WORK INSTRUCTIONS: Retype the post on Joan Aiken's Midnight is a Place word for word, between "Lucas had however" and "starts to snow.", inclusive.

Midnight at midwinter

A grim-looking Grimsby, in the 19th century

We come now to the penultimate post in a series of discussions of Joan Aiken’s Midnight is a Place (1974). We know to the year and the day when the novel opens — 30th October 1842 — which is explicitly noted in the first few pages by one of the protagonists. This gives us both a starting point for the action and also a hint as to the kind of themes and concepts the author may be including as the story develops.

Over ten chapters I calculate that the plot takes us from the last days of October to the last day of the year. And, if I am correct to assume that Midnight is a Place can be retrospectively included in the series of novels that began with The Wolves of Willoughby Chase (1962) then this 1842 date will prove crucial in determining the chronology of the Wolves Chronicles after the end of Dido and Pa (1987).

Part of 1842 calendar, from timeanddate.com

30th October is obviously the day before Halloween. In the first chapter a number of events take place: Lucas, after expressing his loneliness, discovers that he is to be joined by young Anna-Marie Murgatroyd (who speaks only French) and is sent to visit Midnight Mill for the first time. According to timeanddate.com October 30th 1842 was a Sunday.

Monday October 31st opens Chapter Two. This is Lucas’ birthday, when he turns thirteen, and also Halloween. It’s rather suggestive, this combination of the unlucky number 13 and this night preceding All Hallows Day, and therefore tempting to think that the author did this intentionally (if somewhat surreptitiously) to prepare us for any unfortunate events to come. In addition, this day sees Lucas’ second visit to the mill, when the so far disagreeable Anna-Marie accompanies him, and spots the estate’s icehouse looking like a little hillock with a thorn tree on top and an opening in the side. When she asks if someone lives in the ‘cave’

‘A witch–‘ Lucas was beginning, but Mr Oakapple interrupted him with a frown.
‘What nonsense. Don’t let me hear you frighten the child with such tales.’

Lucas had however seen ‘the figure of an old woman dressed in grey slipping into the cave’ once or twice, in twilight and at a distance. What could she possibly be, he thinks, but a witch?

At the mill an attempted strike led by Davey Scatcherd takes place but is put down. It starts to snow.

In reality, the winter 1842-3 was reportedly “remarkably mild” — as was the following December 1843-4 — with Central England Temperature values respectively 7.2 and 7.4°C, around 45°F. This was between 2 and 3°C above the mean for the two and a half centuries of weather statistics kept right up to the present. Even in Yorkshire there was no snow in November 1842. In this alternative history however Dickensian winters are de rigueur, allowing that regular influx of hardy, cold-loving Siberian wolves, though none appear in this instalment.

EXTRACTED ENTRIES:
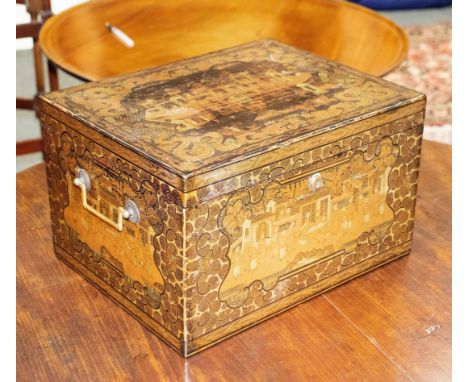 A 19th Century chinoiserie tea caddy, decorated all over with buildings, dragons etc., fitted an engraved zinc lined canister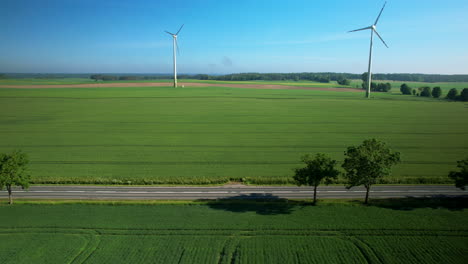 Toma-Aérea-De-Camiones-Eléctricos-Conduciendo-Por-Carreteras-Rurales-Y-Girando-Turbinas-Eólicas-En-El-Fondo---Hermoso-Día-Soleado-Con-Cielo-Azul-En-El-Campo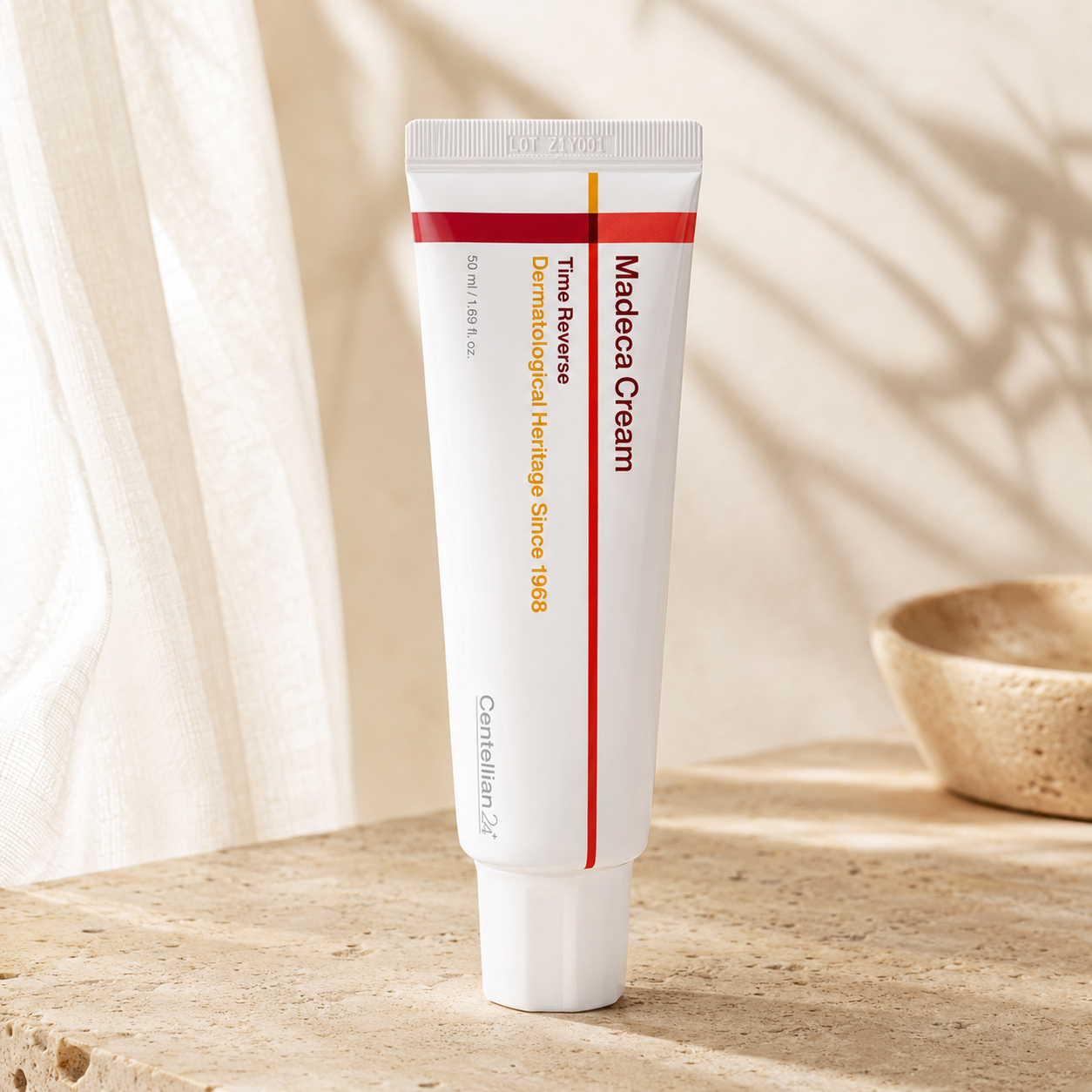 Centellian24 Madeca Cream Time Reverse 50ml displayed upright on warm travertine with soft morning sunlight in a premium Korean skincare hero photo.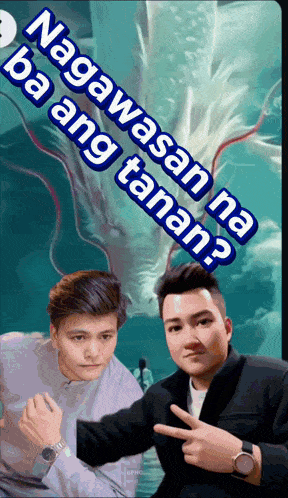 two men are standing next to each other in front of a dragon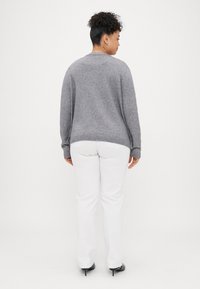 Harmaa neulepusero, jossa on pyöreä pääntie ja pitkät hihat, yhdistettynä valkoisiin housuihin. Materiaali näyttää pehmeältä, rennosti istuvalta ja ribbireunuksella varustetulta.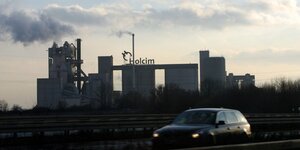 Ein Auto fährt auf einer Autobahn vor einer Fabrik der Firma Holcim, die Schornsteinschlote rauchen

TASK RESPONSE:
Lucas had however seen ‘the figure of an old woman dressed in grey slipping into the cave’ once or twice, in twilight and at a distance. What could she possibly be, he thinks, but a witch?

At the mill an attempted strike led by Davey Scatcherd takes place but is put down. It starts to snow.